PHP daemon QPM process management
Consider using PHP to implement the following scenario: there is a URL list of the capture site stored in the queue, the background program reads this queue, and then transfers it to the sub-process to capture HTML and store it in the file. Multi-Task Parallel execution is allowed to improve efficiency, but the maximum number of parallel tasks is limited to avoid excessive server load (we set this number to 3 for test convenience ), when the END mark is obtained in the queue, the program stops running.
This scenario is implemented using QPM's Supervisor: taskFactoryMode (), which is very simple.
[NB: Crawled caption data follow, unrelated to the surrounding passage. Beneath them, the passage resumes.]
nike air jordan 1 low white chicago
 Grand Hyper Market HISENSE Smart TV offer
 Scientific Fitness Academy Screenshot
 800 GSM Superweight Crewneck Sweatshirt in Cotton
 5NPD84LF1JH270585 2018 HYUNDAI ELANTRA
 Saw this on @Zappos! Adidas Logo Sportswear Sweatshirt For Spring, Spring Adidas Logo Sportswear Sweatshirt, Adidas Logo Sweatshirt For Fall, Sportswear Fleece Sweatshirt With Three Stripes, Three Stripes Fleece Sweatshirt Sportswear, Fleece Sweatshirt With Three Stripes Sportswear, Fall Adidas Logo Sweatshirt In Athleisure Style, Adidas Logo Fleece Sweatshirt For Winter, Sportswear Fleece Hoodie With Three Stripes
The full name of QPM is Quick Process Management Module for PHP. PHP, which is a powerful web development language. as a result, we often forget that PHP can be used to develop robust command line (CLI) programs so that daemon programs. Writing a daemon program inevitably deals with various process management processes. QPM is a class library developed to simplify process management. QPM's project address is: https://github.com/Comos/qpm
To simplify the test environment, we can use a text file to simulate data in the queue. For the complete example file, see spider_task_factory_data.txt.
http://news.sina.com.cn/http://news.ifeng.com/http://news.163.com/http://news.sohu.com/http://ent.sina.com.cn/http://ent.ifeng.com/...END
Before using taskFactoryMode of QPM, we need to prepare a TaskFactory class. We name it SpiderTaskFactory. The Factory method of SpdierTaskFactory, fetchTask, returns the Runnable subclass instance normally. When an END or file ends, throw StopSignal will terminate the program.
The following is a code snippet that assembles and executes the Supervisor. For a complete example, see spider_task_factory.php.
// If no input is specified from the parser, use spider_task_factory_data.txt as the data source $ input = isset ($ argv [1])? $ Argv [1]: _ DIR __. '/spider_task_factory_data.txt'; $ spiderTaskFactory = new SpiderTaskFactory ($ input); $ config = [// specify taskFactory object and Factory method 'factorymethod' => [$ spiderTaskFactory, 'fetchtask'], // specify the maximum number of concurrent jobs to be 3' quantity '=> 3,]; // start Supervisorqpm \ supervisor \ Supervisor: taskFactoryMode ($ config) -> start ();
The implementation of SpiderTaskFactory is as follows:
/*** The fetchTask method must be implemented for the job factory. * This method returns a normal result. **/class SpiderTaskFactory {private $ _ fh; public function _ construct ($ input) {$ this-> _ input = $ input; $ this-> _ fh = fopen ($ input, 'r'); if ($ this-> _ fh = false) {throw new Exception ('fopen failed: '. $ input) ;}} public function fetchTask () {while (true) {if (feof ($ this-> _ fh )) {throw new qpm \ supervisor \ StopSignal () ;}$ line = trim (fgets ($ this-> _ fh); if ($ line = 'end ') {throw new qpm \ supervisor \ StopSignal () ;}if (empty ($ line) {continue ;}break ;}return new SpiderTask ($ line );}}
The implementation of SpiderTask is as follows:
/*** The class for executing tasks in sub-processes * must implement the qpm \ process \ Runnable interface */class SpiderTask implements qpm \ process \ Runnable {private $ _ target; public function _ construct ($ target) {$ this-> _ target = $ target;} // part of the public function run () executed in the sub-process () {$ r = @ file_get_contents ($ this-> _ target); if ($ r = false) {throw new Exception ('fail to crawl url :'. $ this-> _ target);} file_put_contents ($ this-> getLocalFilename (), $ r);} private functi On getLocalFilename () {$ filename = str_replace ('/','~ ', $ This-> _ target); $ filename = str_replace (': ',' _ ', $ filename); $ filename = $ filename. '-'. date ('ymdhis '); return _ DIR __. '/_ spider/'.w.filename.'.html ';}}
In a real production environment, you can replace the input file with a queue to implement a producer/consumer model program that runs permanently.